# [Vorliegender Auszug]
====================

Kein Mann der Tat

 

Grab von William Butler Yates

Die Asche des Tages
von Máirtín Ó Cadhain

übersetzt von Gabriele Haefs

Eine Rezension von Ellen Dunne

»Am anderen Ende der Leitung meldete sich eine fiese Stimme.
Die eine Schwägerin rief von ihm zu Hause aus an.
»Schämst du dich gar nicht? Treibst dich rum, wo deine Frau eben erst gestorben ist!«
»Ja, sie ist gestorben«, sagte N. Etwas Besseres fiel ihm nicht ein.« (S. 7)

 

Eine irische Neigung zum schwarzen Humor kann bei der Lektüre von Máirtín Ó Cadhains Die Asche des Tages auf keinen Fall schaden. Denn immer wieder überfällt einen beim Lesen ein Schmunzeln, so fies wie die Stimme der Schwägerin von N., dem Protagonisten. Von der wird N. gleich zu Beginn beauftragt, die Beerdigung seiner just an diesem Tag verstorbenen Frau in die Wege zu leiten. Und scheitert daran – auf 160 manchmal grandiosen, manchmal wie die Hauptfigur mäandernden Seiten.

 

Ellen Dunne, Foto ©Orla Connolly

Die Vorkosterin: Ellen Dunne stellt auf Irlandnews lesenswerte Bücher aus und über Irland vor. Im Salzburger Land geboren und aufgewachsen, weckten zunächst die Berichte über den Nordirland-Konflikt in den 90ern ihr Interesse an der Insel. Seit 2004 lebt sie in und um Dublin, wo sie zunächst mehrere Jahre im Google Europa-Hauptquartier arbeitete. Inzwischen ist sie freie Texterin und Autorin. Ihre bisherigen Romane und Kurzgeschichten werden bei Haymon, Suhrkamp/Insel und Eire verlegt. Auf IrlandNews schreibt sie über Literatur aus und über Irland. Mehr über Ellen gibt es unter www.ellen-dunne.com Foto: ©Orla Connolly

Máirtín Ó Cadhain: Kämpfer für die Irische Sprache und die Irische Sache

Wer fließend Gälisch spricht, dem dürfte Máirtín Ó Cadhain bereits ein Begriff sein. Mir war einer von Irlands bedeutendsten gälischsprachigen Schriftsteller’innen des 20. Jahrhunderts bisher unbekannt. Geboren 1906 in Connemara, verlor Ó Cadhain in den 1930ern sein Lehramt aufgrund seiner Mitgliedschaft in der IRA, für die er später auch seinen Dubliner Kollegen Brendan Behan rekrutieren sollte. Bis zu seinem Tod 1970 setzte er sich für die Irische Sprache und für ein vereinigtes Irland ein – und befürwortete dabei durchaus auch den gewaltsamen Widerstand gegen die britische Armee.

====================

# [Datenauszug]
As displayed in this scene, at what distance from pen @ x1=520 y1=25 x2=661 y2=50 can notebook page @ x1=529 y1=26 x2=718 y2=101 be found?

====================

# [Arbeitsauftrag]
Gib den Abschnitt der Rezension zwischen „Grab von William“ und „Hause aus an.“, beide eingeschlossen, wortgetreu wieder.

# [Lösung der Übung]
Grab von William Butler Yates

Die Asche des Tages
von Máirtín Ó Cadhain

übersetzt von Gabriele Haefs

Eine Rezension von Ellen Dunne

»Am anderen Ende der Leitung meldete sich eine fiese Stimme.
Die eine Schwägerin rief von ihm zu Hause aus an.